In order to get Elite status, you need to buy it from the developer. The other option to get it cheaper is to buy (resale) one of the SW Florida associates like Eagles Nest , The charter Club for cheap through HGVC rep on site, or one of the Scotland properties through HGVC rep on site.


----------



## dayooper (Jun 1, 2021)

Superdesi said:


> From your experience, Are there ever any elite packages for resale?



The only way you can get elite through resale is by purchasing resale through the sales office at certain affiliate resorts. Craigendarroch Lodges in Scotland (maybe the other resorts in Scotland as well, I'm not sure) and a couple of the SW Florida affiliates. That's it. If you purchase through a resale marketplace like Tug or on eBay, you can't achieve elite.


----------



## RX8 (Jun 1, 2021)

It is highly recommended to take your time. There are many different timeshares out there. With more research and understanding of how timeshares work your idea of the best timeshare for you may not even end up being HGVC. While many love HGVC their resorts are typically in specific areas (Las Vegas, Orlando and Hawaii). I was on TUG for 18 months before I purchased my first timeshare. By that time I knew exactly what I wanted.

It is easy to rent timeshares, often for less than the maintenance fee. Check out all the last minute rentals on TUG. You could sample many different timeshare systems through renting for awhile to get a taste of how they compare.


----------



## BingoBangoBongo (Jun 1, 2021)

Superdesi said:


> From your experience, Are there ever any elite packages for resale?



What benefit of being Elite level appeals to you?


----------



## Superdesi (Jun 1, 2021)

RX8 said:


> It is highly recommended to take your time. There are many different timeshares out there. With more research and understanding of how timeshares work your idea of the best timeshare for you may not even end up being HGVC. While many love HGVC their resorts are typically in specific areas (Las Vegas, Orlando and Hawaii). I was on TUG for 18 months before I purchased my first timeshare. By that time I knew exactly what I wanted.

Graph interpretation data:
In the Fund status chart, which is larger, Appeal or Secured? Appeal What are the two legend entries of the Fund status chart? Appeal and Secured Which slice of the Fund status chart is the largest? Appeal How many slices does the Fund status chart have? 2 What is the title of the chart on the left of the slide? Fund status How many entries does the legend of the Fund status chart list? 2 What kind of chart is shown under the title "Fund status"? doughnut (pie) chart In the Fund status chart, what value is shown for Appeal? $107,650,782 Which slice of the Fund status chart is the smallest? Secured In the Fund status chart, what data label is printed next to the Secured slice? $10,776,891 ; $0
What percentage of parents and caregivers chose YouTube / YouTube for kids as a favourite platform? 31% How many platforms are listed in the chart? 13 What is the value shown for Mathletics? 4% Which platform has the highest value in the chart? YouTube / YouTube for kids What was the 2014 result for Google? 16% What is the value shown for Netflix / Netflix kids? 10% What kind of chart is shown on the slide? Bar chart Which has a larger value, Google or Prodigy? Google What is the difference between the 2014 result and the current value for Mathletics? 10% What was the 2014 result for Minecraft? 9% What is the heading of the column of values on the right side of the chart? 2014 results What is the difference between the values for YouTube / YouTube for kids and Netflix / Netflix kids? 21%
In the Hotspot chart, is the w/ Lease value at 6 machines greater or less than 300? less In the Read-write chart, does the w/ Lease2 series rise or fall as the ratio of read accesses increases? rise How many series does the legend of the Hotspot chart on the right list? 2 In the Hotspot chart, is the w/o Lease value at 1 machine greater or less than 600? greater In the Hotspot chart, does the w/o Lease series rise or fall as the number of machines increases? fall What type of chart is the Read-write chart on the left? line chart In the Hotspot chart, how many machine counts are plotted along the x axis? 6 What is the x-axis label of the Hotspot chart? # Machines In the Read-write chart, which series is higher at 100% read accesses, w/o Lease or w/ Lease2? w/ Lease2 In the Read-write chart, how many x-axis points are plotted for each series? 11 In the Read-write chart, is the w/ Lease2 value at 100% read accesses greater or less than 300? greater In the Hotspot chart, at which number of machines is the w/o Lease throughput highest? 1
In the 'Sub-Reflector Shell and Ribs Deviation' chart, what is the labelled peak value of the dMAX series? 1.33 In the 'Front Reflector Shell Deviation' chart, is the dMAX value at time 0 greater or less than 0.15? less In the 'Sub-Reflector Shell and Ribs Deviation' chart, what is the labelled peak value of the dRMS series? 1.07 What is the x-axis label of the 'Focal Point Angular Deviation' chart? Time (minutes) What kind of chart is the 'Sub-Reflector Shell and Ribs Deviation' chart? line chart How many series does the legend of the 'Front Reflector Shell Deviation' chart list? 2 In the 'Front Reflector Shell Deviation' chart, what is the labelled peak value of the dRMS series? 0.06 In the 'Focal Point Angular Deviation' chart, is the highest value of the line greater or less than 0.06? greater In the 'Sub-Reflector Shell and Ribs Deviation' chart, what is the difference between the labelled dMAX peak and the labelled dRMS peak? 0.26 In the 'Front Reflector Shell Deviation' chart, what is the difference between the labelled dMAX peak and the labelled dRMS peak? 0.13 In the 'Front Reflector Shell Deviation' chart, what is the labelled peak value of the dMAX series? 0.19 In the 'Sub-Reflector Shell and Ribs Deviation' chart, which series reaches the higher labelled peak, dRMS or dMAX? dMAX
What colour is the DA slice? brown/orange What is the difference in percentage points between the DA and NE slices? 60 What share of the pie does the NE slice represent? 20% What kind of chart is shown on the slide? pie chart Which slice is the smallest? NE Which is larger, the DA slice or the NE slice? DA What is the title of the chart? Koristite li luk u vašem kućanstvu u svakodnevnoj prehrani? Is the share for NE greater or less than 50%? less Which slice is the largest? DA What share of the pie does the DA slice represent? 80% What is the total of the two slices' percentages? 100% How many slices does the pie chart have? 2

### TASKS:
• A. Could you repeat the timeshare thread word for word from "In order to" to "dayooper (Jun 1, 2021)"?
• B. Which usernames head the posts in the timeshare thread?

### RESPONSES IN ORDER:
• A.
In order to get Elite status, you need to buy it from the developer. The other option to get it cheaper is to buy (resale) one of the SW Florida associates like Eagles Nest , The charter Club for cheap through HGVC rep on site, or one of the Scotland properties through HGVC rep on site.


----------



## dayooper (Jun 1, 2021)

• B. dayooper, RX8, BingoBangoBongo, Superdesi